> [対象本文]
その73 教育技術の法則化
きまた たつしろう
 臨教審が「審議の概要(その三)を発表した。みんなが、今なんとかしてもらいたいと思っていること、非行・校内暴力・なんでも規則や管理・受験戦争などについてはほとんど答えを出してくれていない。

 それどころか、超エリートをつくる方法とか、お金のある家の子は至れりつくせりの教育を受けさせる途を選べる方法とか、政府に気に入らない先生をしごきなおす方法とかしか書かれていない。

 これは、国鉄民営化というのが、みんなの税金でシコシコ作り上げてきた線路をお金持ちや大会社によってたかって分取ることでしかなかったのと似ている。
 掛川の二俣線を残すのには、また税金を使い、高級車を持てない市民が、なけなしのお金で、今まで以上の率でキップを買うのである。

 自衛隊には湯水のように税金を使い、福祉にはまわってこない。日本政府があんなに援助しなければ、マルコスだって長続きしなかった。日本の黒字はアメリカに文句ばかりつけられているが、ぼくら庶民のところまで、これっぽっちもお金は、まわってきていない。いったい、もうけたお金は、どこにいってしまっているのか。

> [課題内容]
上の臨教審をめぐる本文から、「それどころか、超エリートをつ」を含む語句で始まり「の率でキップを買うのである。」で終わる部分を、一字も変えずに抜き出してもらえますか。

> [入力データ]
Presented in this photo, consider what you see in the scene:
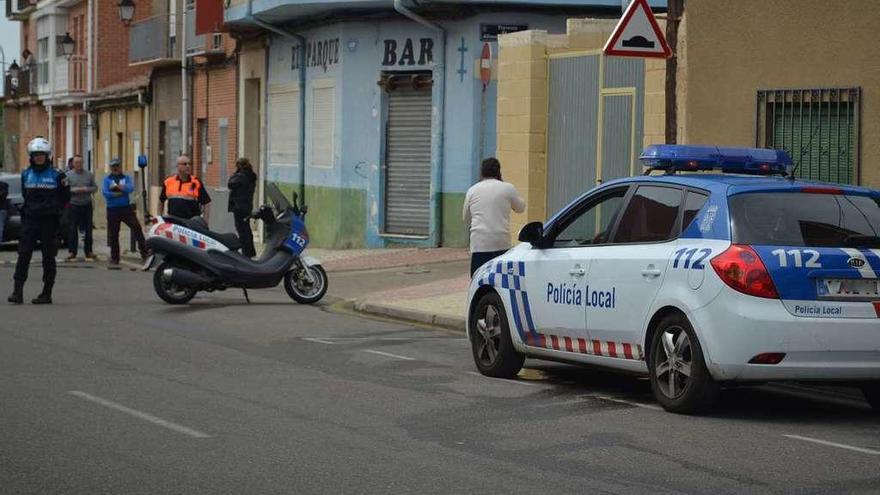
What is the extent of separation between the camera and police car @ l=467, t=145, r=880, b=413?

> [回答]
それどころか、超エリートをつくる方法とか、お金のある家の子は至れりつくせりの教育を受けさせる途を選べる方法とか、政府に気に入らない先生をしごきなおす方法とかしか書かれていない。

 これは、国鉄民営化というのが、みんなの税金でシコシコ作り上げてきた線路をお金持ちや大会社によってたかって分取ることでしかなかったのと似ている。
 掛川の二俣線を残すのには、また税金を使い、高級車を持てない市民が、なけなしのお金で、今まで以上の率でキップを買うのである。